(Stored data)

◆ ◆ ◆ ◆

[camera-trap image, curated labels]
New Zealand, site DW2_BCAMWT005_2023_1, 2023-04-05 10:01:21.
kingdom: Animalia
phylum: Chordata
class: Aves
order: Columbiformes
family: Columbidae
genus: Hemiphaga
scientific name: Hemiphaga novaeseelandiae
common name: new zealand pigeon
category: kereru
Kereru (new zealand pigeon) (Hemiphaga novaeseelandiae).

◆ ◆ ◆ ◆

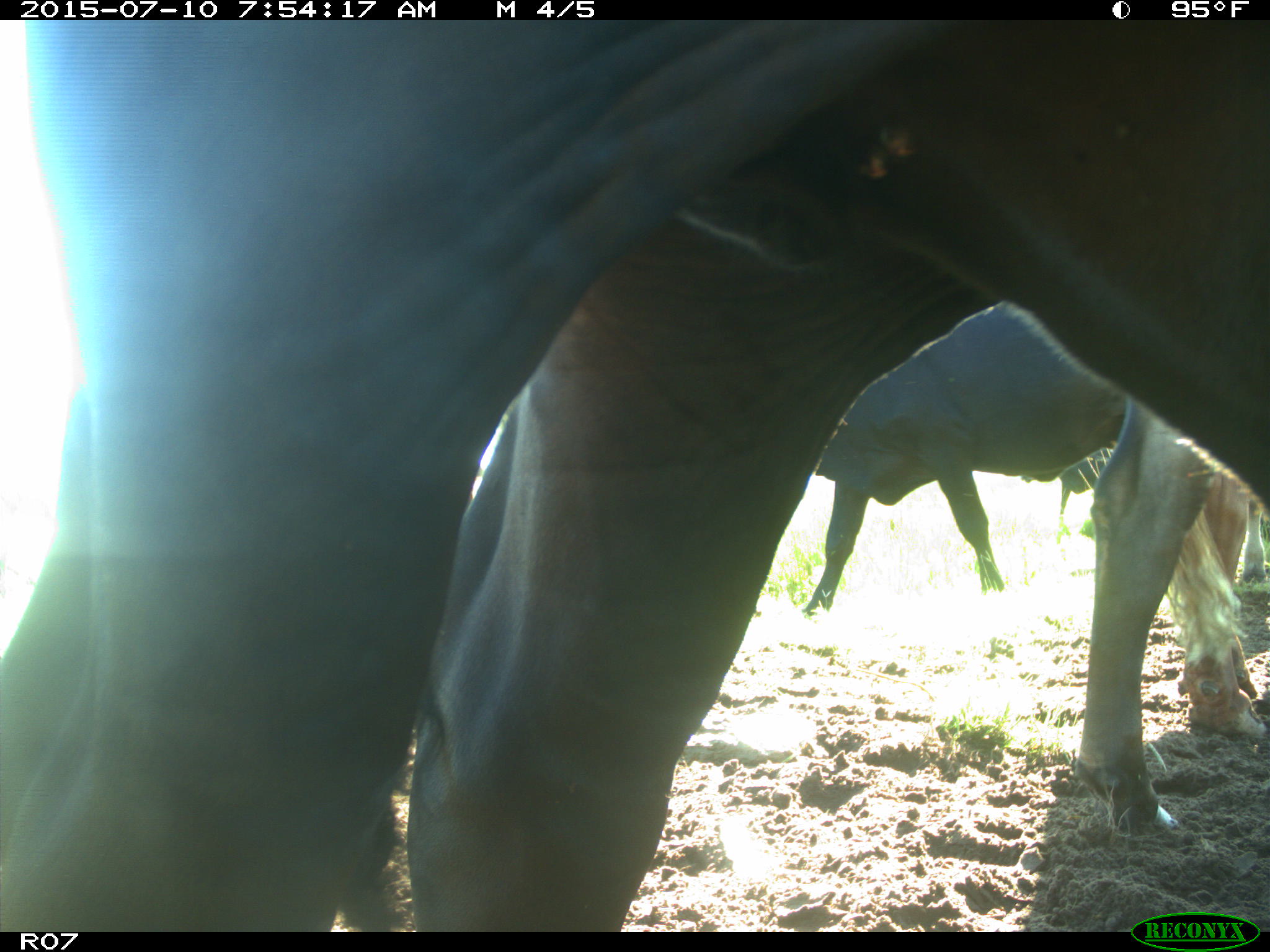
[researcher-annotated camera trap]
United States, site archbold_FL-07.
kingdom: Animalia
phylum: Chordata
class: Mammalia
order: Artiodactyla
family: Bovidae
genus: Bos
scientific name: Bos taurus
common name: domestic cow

◆ ◆ ◆ ◆

PROBLEM DETAILS ▸ Please return the lines above that run from the line containing "class: Mammalia" to the line containing "common name: domestic cow", inclusive, exactly and with no other lines.

SOLUTION ▸
class: Mammalia
order: Artiodactyla
family: Bovidae
genus: Bos
scientific name: Bos taurus
common name: domestic cow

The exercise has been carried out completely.